If there is an obligation to transmit payment data (e.g. account number for direct debit authorization or credit card details) after concluding a paid contract, this data will be required for payment processing. Some products require recurring payment. For this purpose, the data is stored by the payment provider. After a period for recurring payment products has expired, the product will be automatically renewed.

Payment transactions are made via common methods of payment (credit or debit card, SEPA direct debit) and are made only via an encrypted SSL or TLS connection.

Browsers mark pages with encryption. If SSL or TLS encryption is enabled, the data that is transmitted can not be read by third parties.

Contact

If contact is made via online form or by e-mail, the data given will be forwarded by e-mail to responsible persons for processing the request and stored in case of follow-up questions. This data will not be disclosed to unauthorized persons or third parties, will not be evaluated automatically and used only for the purpose of establishing contact.

YouTube

For the presentation of video content, this website/web app uses Google's YouTube platform, which offers a variety of options and supported devices. Information will only be transmitted to YouTube if the video is voluntarily activated by users.

Social Networks

Use of "Share", "Like", "Tweet" or similar features of other social networks is voluntary. These features are integrated to protect privacy by establishing a connection to the network only when the feature is activated and triggered.

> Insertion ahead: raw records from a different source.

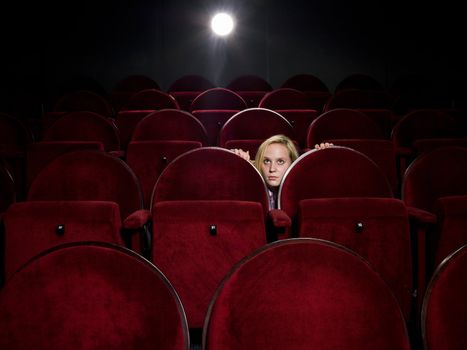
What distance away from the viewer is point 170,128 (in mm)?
1459

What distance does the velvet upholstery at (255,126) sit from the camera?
145 cm

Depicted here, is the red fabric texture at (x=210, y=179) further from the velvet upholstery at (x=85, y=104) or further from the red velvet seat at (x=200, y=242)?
the velvet upholstery at (x=85, y=104)

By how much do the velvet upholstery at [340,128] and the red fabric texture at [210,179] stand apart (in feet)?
1.63

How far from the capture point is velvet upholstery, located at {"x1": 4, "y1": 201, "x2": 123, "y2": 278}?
825 mm

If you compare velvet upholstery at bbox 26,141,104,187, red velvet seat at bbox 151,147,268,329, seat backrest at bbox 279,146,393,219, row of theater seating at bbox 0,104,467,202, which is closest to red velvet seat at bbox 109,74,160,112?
row of theater seating at bbox 0,104,467,202

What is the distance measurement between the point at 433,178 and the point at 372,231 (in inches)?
10.2

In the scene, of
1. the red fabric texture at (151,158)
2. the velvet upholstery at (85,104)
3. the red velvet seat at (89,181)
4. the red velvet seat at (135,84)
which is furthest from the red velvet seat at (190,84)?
the red velvet seat at (89,181)

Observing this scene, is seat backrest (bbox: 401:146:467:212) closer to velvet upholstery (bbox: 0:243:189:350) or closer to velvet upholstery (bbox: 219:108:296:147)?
velvet upholstery (bbox: 219:108:296:147)

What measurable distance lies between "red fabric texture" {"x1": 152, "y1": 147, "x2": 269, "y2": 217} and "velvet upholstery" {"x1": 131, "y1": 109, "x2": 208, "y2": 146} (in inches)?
19.3

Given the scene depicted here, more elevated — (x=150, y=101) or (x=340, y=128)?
(x=150, y=101)

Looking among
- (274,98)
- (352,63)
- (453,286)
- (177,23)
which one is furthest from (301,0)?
(453,286)

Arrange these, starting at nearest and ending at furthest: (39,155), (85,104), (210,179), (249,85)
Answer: (210,179) → (39,155) → (85,104) → (249,85)

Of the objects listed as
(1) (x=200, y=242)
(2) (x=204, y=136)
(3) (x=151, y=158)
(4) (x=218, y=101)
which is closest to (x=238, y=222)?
(1) (x=200, y=242)

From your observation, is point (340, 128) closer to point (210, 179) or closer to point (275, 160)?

Administrators can authorize this website/web app for Facebook or other social networks. The access will only use to publish posts directly in the respective network on the associated page and only affects administrators who have granted explicit access. No personal data is collected or stored and also not evaluated.

Data Security

The use of current and proven technologies ensures confidentiality and integrity in accordance with Art. 5 GDPR.

The website/web app uses SSL or TLS encryption for security and to protect the transmission of sensitive content, such as orders or requests.

Browsers mark pages with encryption. If SSL or TLS encryption is enabled, the data that is transmitted can not be read by third parties.

Rights of Users

Basically, you have the right to information, correction, deletion, restriction, data portability, revocation and objection regarding your stored data. If you believe that the processing of your data violates data protection law or your data protection claims have otherwise been violated in any way, please get in contact.

You can also complain to the Data Protection Authority.